* _RAW RECORDS_:
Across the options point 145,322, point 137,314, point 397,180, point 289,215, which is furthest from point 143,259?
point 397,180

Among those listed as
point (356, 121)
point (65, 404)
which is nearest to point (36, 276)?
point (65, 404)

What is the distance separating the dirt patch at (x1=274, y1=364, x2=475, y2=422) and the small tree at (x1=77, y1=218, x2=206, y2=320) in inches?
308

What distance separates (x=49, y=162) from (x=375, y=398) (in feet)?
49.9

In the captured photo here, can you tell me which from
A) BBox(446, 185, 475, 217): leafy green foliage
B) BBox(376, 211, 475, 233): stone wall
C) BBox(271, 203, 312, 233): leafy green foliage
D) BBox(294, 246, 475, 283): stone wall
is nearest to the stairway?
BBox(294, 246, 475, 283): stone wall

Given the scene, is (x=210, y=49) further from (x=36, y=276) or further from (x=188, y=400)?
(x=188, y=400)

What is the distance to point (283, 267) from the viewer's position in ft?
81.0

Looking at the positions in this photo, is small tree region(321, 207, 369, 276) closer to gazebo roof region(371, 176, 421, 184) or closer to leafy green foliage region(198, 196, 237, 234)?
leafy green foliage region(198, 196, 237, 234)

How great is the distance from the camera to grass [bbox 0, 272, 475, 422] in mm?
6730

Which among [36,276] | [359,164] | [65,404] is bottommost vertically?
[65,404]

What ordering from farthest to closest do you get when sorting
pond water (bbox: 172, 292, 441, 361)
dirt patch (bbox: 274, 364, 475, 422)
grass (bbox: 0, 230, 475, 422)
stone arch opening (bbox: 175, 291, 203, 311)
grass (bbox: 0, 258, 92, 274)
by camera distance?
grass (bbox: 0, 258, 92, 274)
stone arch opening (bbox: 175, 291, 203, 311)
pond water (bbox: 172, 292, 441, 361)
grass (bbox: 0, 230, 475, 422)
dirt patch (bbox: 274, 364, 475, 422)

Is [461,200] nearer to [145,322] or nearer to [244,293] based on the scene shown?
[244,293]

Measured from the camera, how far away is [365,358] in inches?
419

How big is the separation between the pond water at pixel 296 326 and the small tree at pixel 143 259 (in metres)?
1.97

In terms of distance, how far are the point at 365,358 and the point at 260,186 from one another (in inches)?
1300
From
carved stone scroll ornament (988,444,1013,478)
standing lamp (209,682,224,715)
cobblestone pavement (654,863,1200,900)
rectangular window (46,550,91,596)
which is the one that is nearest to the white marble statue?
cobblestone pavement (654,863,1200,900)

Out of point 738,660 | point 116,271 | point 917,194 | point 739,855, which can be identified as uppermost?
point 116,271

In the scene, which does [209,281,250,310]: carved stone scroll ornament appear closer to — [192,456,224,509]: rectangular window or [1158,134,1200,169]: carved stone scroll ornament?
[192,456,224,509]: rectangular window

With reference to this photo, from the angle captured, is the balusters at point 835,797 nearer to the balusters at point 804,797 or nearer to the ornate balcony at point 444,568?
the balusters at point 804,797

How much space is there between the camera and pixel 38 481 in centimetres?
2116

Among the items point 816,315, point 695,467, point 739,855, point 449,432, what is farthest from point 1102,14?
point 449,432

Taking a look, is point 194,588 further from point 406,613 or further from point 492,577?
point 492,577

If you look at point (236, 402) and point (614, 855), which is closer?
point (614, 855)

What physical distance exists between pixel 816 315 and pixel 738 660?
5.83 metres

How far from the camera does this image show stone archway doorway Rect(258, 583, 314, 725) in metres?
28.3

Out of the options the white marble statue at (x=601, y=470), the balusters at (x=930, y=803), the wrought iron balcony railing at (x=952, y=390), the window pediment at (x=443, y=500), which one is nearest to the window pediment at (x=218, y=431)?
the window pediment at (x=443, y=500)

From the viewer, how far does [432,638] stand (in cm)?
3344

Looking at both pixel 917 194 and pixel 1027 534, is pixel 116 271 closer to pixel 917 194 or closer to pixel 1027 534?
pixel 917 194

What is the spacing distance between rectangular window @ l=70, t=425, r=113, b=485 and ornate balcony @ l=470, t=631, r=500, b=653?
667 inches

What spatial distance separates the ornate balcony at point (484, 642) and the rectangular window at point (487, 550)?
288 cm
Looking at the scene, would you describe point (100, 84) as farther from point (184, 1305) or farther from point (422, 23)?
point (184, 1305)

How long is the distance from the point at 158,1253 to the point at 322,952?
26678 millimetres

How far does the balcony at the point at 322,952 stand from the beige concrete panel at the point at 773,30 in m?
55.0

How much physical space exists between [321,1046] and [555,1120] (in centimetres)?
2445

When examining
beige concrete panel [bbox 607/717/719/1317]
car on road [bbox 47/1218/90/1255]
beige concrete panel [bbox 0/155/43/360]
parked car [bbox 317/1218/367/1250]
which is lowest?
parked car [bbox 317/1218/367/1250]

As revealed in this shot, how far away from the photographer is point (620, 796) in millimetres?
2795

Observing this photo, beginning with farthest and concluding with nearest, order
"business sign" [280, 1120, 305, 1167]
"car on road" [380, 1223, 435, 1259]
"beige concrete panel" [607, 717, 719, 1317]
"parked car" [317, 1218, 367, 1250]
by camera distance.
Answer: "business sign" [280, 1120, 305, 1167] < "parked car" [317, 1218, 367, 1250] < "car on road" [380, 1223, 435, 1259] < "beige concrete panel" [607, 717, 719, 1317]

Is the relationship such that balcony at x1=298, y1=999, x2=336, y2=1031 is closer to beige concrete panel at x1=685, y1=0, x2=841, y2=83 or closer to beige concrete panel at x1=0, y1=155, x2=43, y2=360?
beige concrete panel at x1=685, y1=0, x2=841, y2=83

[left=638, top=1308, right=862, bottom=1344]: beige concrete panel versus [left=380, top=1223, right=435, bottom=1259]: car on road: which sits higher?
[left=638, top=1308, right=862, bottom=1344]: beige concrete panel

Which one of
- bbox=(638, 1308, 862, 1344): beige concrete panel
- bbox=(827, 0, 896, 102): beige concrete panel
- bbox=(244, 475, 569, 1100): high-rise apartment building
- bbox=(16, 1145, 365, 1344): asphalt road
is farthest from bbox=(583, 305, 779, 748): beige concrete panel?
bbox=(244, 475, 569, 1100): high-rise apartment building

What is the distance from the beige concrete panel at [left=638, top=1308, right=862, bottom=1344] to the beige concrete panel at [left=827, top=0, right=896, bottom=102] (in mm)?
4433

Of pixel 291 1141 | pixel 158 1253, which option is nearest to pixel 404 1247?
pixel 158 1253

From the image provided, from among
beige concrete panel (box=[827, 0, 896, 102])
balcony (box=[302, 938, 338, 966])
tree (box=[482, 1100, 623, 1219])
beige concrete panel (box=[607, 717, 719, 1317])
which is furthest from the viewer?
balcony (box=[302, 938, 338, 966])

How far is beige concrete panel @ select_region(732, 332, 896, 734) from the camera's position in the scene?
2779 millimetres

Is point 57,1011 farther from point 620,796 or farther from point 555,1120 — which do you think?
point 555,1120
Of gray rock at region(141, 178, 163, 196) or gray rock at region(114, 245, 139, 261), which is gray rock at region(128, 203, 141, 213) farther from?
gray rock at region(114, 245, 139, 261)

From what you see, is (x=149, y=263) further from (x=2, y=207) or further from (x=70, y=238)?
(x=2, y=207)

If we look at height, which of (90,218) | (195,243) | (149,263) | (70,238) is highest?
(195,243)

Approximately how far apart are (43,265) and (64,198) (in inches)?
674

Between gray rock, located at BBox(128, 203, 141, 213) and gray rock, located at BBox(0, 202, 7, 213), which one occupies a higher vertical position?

* _INSTRUCTION_: Using the data above, output each line exactly.

* _FINISHED TASK_:
Across the options point 145,322, point 137,314, point 397,180, point 289,215, which is furthest from point 143,259?
point 397,180

Among those listed as
point (356, 121)
point (65, 404)
which is nearest to point (36, 276)?
point (65, 404)

What is the distance separating the dirt patch at (x1=274, y1=364, x2=475, y2=422) and the small tree at (x1=77, y1=218, x2=206, y2=320) in inches?
308

What distance separates (x=49, y=162) from (x=375, y=398) (in feet)?
49.9

In the captured photo here, can you tell me which from
A) BBox(446, 185, 475, 217): leafy green foliage
B) BBox(376, 211, 475, 233): stone wall
C) BBox(271, 203, 312, 233): leafy green foliage
D) BBox(294, 246, 475, 283): stone wall
is nearest to the stairway?
BBox(294, 246, 475, 283): stone wall

Given the scene, is (x=210, y=49) further from (x=36, y=276) or further from (x=188, y=400)?
(x=188, y=400)

What is the distance to point (283, 267) from the viewer's position in ft?
81.0

Looking at the positions in this photo, is small tree region(321, 207, 369, 276) closer to gazebo roof region(371, 176, 421, 184) or closer to leafy green foliage region(198, 196, 237, 234)?
leafy green foliage region(198, 196, 237, 234)

How great is the distance from the camera to grass [bbox 0, 272, 475, 422] in mm?
6730

Which among [36,276] | [359,164] | [65,404] is bottommost vertically?
[65,404]

What ordering from farthest to closest do you get when sorting
pond water (bbox: 172, 292, 441, 361)
dirt patch (bbox: 274, 364, 475, 422)
grass (bbox: 0, 230, 475, 422)
stone arch opening (bbox: 175, 291, 203, 311)
grass (bbox: 0, 258, 92, 274)
by camera distance?
grass (bbox: 0, 258, 92, 274)
stone arch opening (bbox: 175, 291, 203, 311)
pond water (bbox: 172, 292, 441, 361)
grass (bbox: 0, 230, 475, 422)
dirt patch (bbox: 274, 364, 475, 422)

Is [461,200] nearer to [145,322] or nearer to [244,293] based on the scene shown?
[244,293]

Measured from the camera, how far away is [365,358] in inches?
419

How big is the separation between the pond water at pixel 296 326 and the small tree at pixel 143 259 (in metres)?
1.97

In terms of distance, how far are the point at 365,358 and the point at 260,186 from one another (in inches)?
1300
From
carved stone scroll ornament (988,444,1013,478)
standing lamp (209,682,224,715)
cobblestone pavement (654,863,1200,900)
rectangular window (46,550,91,596)
which is the one that is nearest to the white marble statue?
cobblestone pavement (654,863,1200,900)

Out of point 738,660 | point 116,271 | point 917,194 | point 739,855, which can be identified as uppermost?
point 116,271

In the scene, which does [209,281,250,310]: carved stone scroll ornament appear closer to — [192,456,224,509]: rectangular window or [1158,134,1200,169]: carved stone scroll ornament?
[192,456,224,509]: rectangular window

With reference to this photo, from the angle captured, is the balusters at point 835,797 nearer to the balusters at point 804,797 or nearer to the ornate balcony at point 444,568?
the balusters at point 804,797

How much space is there between the camera and pixel 38 481 in centimetres?
2116

Among the items point 816,315, point 695,467, point 739,855, point 449,432, what is farthest from point 1102,14?
point 449,432

Taking a look, is point 194,588 further from point 406,613 or further from point 492,577?
point 492,577

If you look at point (236, 402) and point (614, 855), which is closer?
point (614, 855)

What physical distance exists between pixel 816 315 and pixel 738 660?
5.83 metres

How far from the camera does this image show stone archway doorway Rect(258, 583, 314, 725) in metres?
28.3

Out of the options the white marble statue at (x=601, y=470), the balusters at (x=930, y=803), the wrought iron balcony railing at (x=952, y=390), the window pediment at (x=443, y=500), which one is nearest to the window pediment at (x=218, y=431)?
the window pediment at (x=443, y=500)

From the viewer, how far does [432,638] stand (in cm)?
3344

Looking at both pixel 917 194 and pixel 1027 534, is pixel 116 271 closer to pixel 917 194 or closer to pixel 1027 534?
pixel 917 194

What is the spacing distance between rectangular window @ l=70, t=425, r=113, b=485 and ornate balcony @ l=470, t=631, r=500, b=653?
667 inches

What spatial distance separates the ornate balcony at point (484, 642) and the rectangular window at point (487, 550)?
288 cm
Looking at the scene, would you describe point (100, 84) as farther from point (184, 1305) or farther from point (422, 23)?
point (184, 1305)

How long is the distance from the point at 158,1253 to the point at 322,952?
26678 millimetres

How far does the balcony at the point at 322,952 stand from the beige concrete panel at the point at 773,30 in m?
55.0

How much physical space exists between [321,1046] and [555,1120] (in centimetres)?
2445

When examining
beige concrete panel [bbox 607/717/719/1317]
car on road [bbox 47/1218/90/1255]
beige concrete panel [bbox 0/155/43/360]
parked car [bbox 317/1218/367/1250]
which is lowest?
parked car [bbox 317/1218/367/1250]

As revealed in this shot, how far away from the photographer is point (620, 796) in millimetres?
2795

Observing this photo, beginning with farthest and concluding with nearest, order
"business sign" [280, 1120, 305, 1167]
"car on road" [380, 1223, 435, 1259]
"beige concrete panel" [607, 717, 719, 1317]
"parked car" [317, 1218, 367, 1250]
by camera distance.
Answer: "business sign" [280, 1120, 305, 1167] < "parked car" [317, 1218, 367, 1250] < "car on road" [380, 1223, 435, 1259] < "beige concrete panel" [607, 717, 719, 1317]

Is the relationship such that balcony at x1=298, y1=999, x2=336, y2=1031 is closer to beige concrete panel at x1=685, y1=0, x2=841, y2=83 or closer to beige concrete panel at x1=0, y1=155, x2=43, y2=360?
beige concrete panel at x1=685, y1=0, x2=841, y2=83

[left=638, top=1308, right=862, bottom=1344]: beige concrete panel versus [left=380, top=1223, right=435, bottom=1259]: car on road: which sits higher?
[left=638, top=1308, right=862, bottom=1344]: beige concrete panel

Which one of
- bbox=(638, 1308, 862, 1344): beige concrete panel
- bbox=(827, 0, 896, 102): beige concrete panel
- bbox=(244, 475, 569, 1100): high-rise apartment building
- bbox=(16, 1145, 365, 1344): asphalt road
is farthest from bbox=(583, 305, 779, 748): beige concrete panel?
bbox=(244, 475, 569, 1100): high-rise apartment building

What is the distance from the beige concrete panel at [left=638, top=1308, right=862, bottom=1344] to the beige concrete panel at [left=827, top=0, right=896, bottom=102] (in mm)?
4433

Of pixel 291 1141 | pixel 158 1253, which option is nearest to pixel 404 1247?
pixel 158 1253

From the image provided, from among
beige concrete panel (box=[827, 0, 896, 102])
balcony (box=[302, 938, 338, 966])
tree (box=[482, 1100, 623, 1219])
beige concrete panel (box=[607, 717, 719, 1317])
which is furthest from the viewer?
balcony (box=[302, 938, 338, 966])

How far is beige concrete panel @ select_region(732, 332, 896, 734) from the camera's position in the scene?
2779 millimetres

Is point 57,1011 farther from point 620,796 or farther from point 555,1120 — which do you think?
point 555,1120
Of gray rock at region(141, 178, 163, 196) or gray rock at region(114, 245, 139, 261), which is gray rock at region(128, 203, 141, 213) farther from?
gray rock at region(114, 245, 139, 261)

From what you see, is (x=149, y=263) further from (x=2, y=207) or further from (x=70, y=238)?
(x=2, y=207)

If we look at height, which of (90,218) | (195,243) | (149,263) | (70,238) is highest?
(195,243)

Approximately how far apart are (43,265) and (64,198) (in inches)?
674

Between gray rock, located at BBox(128, 203, 141, 213) and gray rock, located at BBox(0, 202, 7, 213), which one occupies a higher vertical position?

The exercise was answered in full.